それは「法律(律令)・仏典・漢方医学・陰陽」と多種多方面に渡るが、すべては命をかけた貴重な「筆写」の本であった。
時代は流れて江戸時代。禁教令と鎖国の時代である。
海外の情報は唯一の長崎出島から入って来る「オランダ」と「清国」経由に限られた。
特に西欧ヨーロッパと新興国アメリカについての政治情報+西欧医学の吸収とupdateは江戸幕府の外交・軍事・日本人の命にかかわる重大事であった。
出島に舶載されてくる洋書はすべてオランダ語による印刷だ。これを如何に正確に日本語に和訳するか...長崎オランダ語通詞が世襲で書き留めた「対訳」も含めて命がけ、国家がらみの努力で輸入した蘭書を和訳して行った。杉田玄白のターヘルアナトミア「解体新書」はその良い例である。

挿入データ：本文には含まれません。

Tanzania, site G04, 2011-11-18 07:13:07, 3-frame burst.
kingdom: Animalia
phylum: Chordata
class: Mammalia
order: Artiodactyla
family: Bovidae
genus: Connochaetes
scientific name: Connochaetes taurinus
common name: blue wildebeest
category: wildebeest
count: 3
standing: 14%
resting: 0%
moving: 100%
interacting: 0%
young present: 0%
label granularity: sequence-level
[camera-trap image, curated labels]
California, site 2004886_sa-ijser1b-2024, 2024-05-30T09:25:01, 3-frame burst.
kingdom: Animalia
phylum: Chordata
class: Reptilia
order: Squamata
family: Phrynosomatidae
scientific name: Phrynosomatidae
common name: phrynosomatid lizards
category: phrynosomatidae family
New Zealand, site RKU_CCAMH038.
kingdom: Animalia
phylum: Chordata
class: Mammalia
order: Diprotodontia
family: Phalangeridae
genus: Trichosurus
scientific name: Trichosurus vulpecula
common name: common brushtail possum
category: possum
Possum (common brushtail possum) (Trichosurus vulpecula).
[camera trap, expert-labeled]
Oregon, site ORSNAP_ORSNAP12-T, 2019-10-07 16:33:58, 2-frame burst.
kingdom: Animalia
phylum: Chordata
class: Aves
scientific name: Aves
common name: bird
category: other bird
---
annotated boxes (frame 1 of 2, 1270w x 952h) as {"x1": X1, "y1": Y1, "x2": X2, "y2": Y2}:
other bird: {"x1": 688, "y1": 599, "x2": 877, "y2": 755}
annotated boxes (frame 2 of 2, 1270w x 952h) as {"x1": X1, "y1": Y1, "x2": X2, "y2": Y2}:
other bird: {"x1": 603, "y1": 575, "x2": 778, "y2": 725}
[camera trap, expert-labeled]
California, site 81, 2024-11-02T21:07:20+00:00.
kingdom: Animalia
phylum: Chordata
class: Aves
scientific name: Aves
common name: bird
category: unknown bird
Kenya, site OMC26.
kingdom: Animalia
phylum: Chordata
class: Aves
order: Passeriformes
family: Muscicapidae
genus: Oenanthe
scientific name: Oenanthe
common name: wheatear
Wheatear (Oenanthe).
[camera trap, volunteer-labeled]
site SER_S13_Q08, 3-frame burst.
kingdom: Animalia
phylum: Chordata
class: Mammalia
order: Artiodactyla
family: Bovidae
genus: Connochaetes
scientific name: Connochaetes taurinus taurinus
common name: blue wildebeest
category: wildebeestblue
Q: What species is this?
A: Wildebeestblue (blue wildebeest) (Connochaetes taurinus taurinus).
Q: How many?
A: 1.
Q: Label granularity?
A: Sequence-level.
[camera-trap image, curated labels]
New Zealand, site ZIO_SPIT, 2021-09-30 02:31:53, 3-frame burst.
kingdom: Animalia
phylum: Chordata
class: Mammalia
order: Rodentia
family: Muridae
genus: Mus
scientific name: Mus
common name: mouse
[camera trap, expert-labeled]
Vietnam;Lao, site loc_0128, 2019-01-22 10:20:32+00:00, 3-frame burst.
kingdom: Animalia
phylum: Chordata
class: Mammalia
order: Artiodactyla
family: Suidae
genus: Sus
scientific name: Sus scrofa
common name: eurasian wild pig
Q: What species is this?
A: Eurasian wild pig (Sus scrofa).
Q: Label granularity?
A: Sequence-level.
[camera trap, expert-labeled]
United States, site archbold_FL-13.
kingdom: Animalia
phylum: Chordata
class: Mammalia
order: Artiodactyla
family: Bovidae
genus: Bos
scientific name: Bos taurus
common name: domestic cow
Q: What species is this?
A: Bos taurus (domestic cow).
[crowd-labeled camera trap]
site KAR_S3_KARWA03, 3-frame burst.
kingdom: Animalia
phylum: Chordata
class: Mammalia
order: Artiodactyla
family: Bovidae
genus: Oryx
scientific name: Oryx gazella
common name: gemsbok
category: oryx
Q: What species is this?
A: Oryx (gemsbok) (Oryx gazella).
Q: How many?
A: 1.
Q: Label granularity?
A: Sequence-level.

これは当時唯一の「蘭和辞書」であった「ヅーフ・ハルマ」。幕府の政策的判断もあり
筆写のみ33冊しかCopyを許さなかったという。
その故に、当時の「本」に対する希少価値と言ったら今では想像もできないほどのものであった。
この傾向は明治・大正・昭和と受け継がれた。
私が小学生のころにはまだその残像があった....「新聞をまたぐな!」「本をきちんと並べろ!」と言う。
本とはそういうものであった。
しっかり本を読んで育った人間は昔から顔が違った。